* Start Given data *

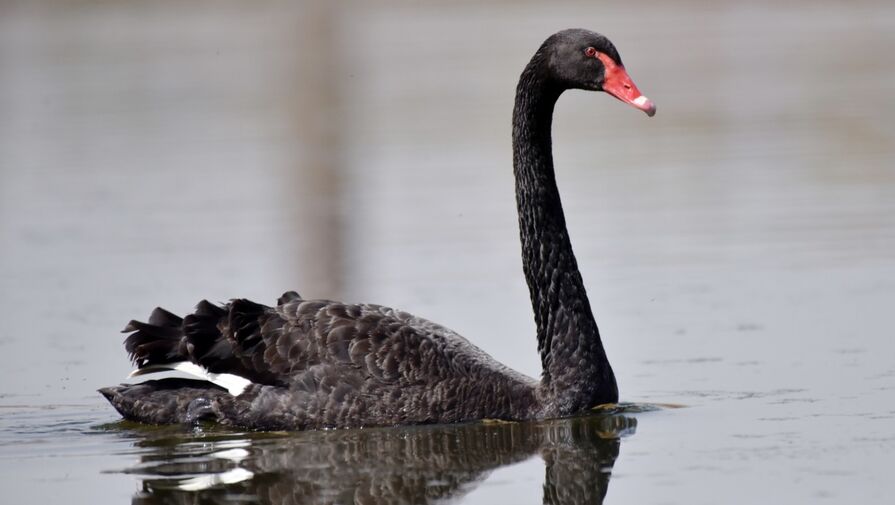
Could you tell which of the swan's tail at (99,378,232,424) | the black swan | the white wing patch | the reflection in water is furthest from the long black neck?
the swan's tail at (99,378,232,424)

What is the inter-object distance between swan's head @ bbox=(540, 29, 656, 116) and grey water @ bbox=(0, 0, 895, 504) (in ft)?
4.22

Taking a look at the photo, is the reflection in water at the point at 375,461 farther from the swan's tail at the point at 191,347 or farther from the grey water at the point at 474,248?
the swan's tail at the point at 191,347

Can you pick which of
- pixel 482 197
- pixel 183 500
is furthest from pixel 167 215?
pixel 183 500

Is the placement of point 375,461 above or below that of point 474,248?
below

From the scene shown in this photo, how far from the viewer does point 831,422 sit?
6.12 metres

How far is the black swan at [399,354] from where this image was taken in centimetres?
647

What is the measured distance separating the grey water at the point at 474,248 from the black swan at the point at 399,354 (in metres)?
0.12

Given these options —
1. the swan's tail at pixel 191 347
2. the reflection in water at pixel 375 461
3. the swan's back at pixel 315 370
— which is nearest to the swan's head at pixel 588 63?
the swan's back at pixel 315 370

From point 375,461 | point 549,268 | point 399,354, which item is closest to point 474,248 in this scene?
point 549,268

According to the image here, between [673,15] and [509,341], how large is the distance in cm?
2208

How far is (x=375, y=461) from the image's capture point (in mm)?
5902

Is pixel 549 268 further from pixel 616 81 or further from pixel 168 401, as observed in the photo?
pixel 168 401

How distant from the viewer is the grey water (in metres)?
5.81

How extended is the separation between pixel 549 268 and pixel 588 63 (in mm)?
872
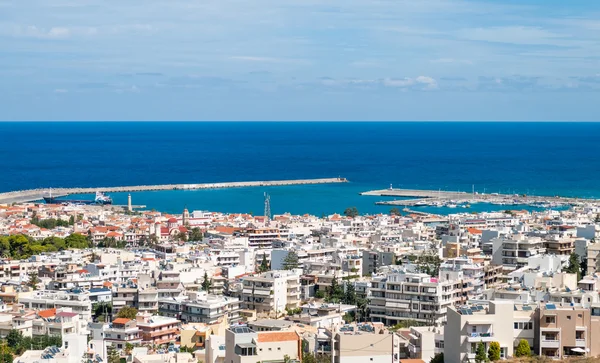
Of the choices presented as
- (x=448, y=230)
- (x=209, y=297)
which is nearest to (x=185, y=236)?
(x=448, y=230)

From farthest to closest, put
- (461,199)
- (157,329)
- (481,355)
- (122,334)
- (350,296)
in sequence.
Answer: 1. (461,199)
2. (350,296)
3. (157,329)
4. (122,334)
5. (481,355)

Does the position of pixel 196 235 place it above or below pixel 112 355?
above

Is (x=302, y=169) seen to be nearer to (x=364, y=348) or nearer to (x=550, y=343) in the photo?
(x=364, y=348)

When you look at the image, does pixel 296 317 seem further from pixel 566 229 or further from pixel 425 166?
pixel 425 166

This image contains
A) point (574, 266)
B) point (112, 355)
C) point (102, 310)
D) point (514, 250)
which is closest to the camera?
point (112, 355)

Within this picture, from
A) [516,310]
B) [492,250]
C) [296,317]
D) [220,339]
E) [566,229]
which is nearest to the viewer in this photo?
[516,310]

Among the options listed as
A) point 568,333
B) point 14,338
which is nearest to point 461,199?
point 14,338

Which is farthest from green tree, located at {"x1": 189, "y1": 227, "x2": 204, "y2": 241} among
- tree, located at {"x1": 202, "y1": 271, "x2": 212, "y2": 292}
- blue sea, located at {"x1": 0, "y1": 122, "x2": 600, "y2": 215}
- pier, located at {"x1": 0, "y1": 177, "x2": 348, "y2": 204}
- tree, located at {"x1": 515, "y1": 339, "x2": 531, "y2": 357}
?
tree, located at {"x1": 515, "y1": 339, "x2": 531, "y2": 357}

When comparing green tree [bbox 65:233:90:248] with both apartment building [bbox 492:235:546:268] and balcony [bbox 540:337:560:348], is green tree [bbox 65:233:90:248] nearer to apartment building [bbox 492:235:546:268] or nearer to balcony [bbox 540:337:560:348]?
apartment building [bbox 492:235:546:268]
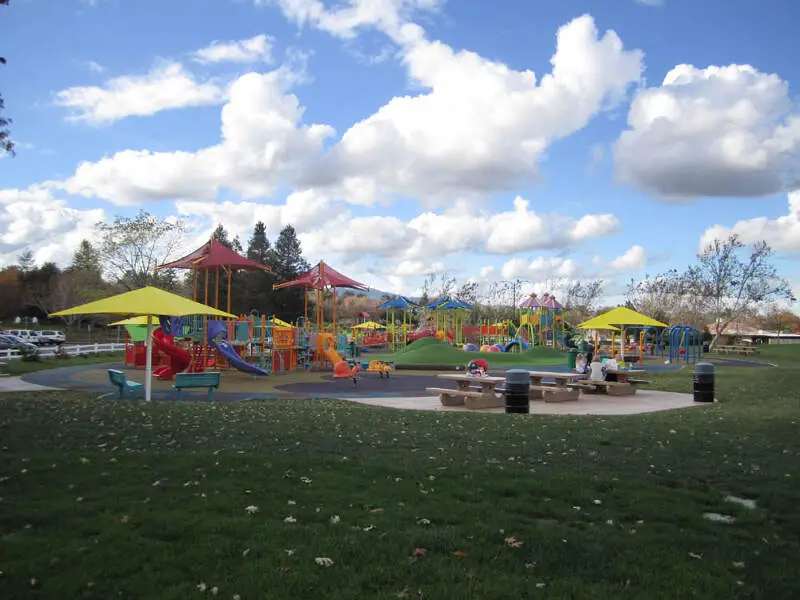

* End Given data *

Objective: Convert the rows above, starting with the line containing "Among the options listed as" and going on through the end of the records, into a JSON list of strings with one string per line and blank lines omitted. Leave the pictures out.

Task answer:
[
  "Among the options listed as",
  "A) point 568,333",
  "B) point 14,338",
  "which is nearest to point 461,199?",
  "point 14,338",
  "Which is farthest from green tree, located at {\"x1\": 189, \"y1\": 227, \"x2\": 204, \"y2\": 241} among",
  "- tree, located at {\"x1\": 202, \"y1\": 271, \"x2\": 212, \"y2\": 292}",
  "- blue sea, located at {\"x1\": 0, \"y1\": 122, \"x2\": 600, \"y2\": 215}",
  "- pier, located at {\"x1\": 0, \"y1\": 177, \"x2\": 348, \"y2\": 204}",
  "- tree, located at {\"x1\": 515, \"y1\": 339, \"x2\": 531, \"y2\": 357}",
  "?",
  "tree, located at {\"x1\": 515, \"y1\": 339, \"x2\": 531, \"y2\": 357}",
  "When comparing green tree [bbox 65:233:90:248] with both apartment building [bbox 492:235:546:268] and balcony [bbox 540:337:560:348], is green tree [bbox 65:233:90:248] nearer to apartment building [bbox 492:235:546:268] or nearer to balcony [bbox 540:337:560:348]?",
  "apartment building [bbox 492:235:546:268]"
]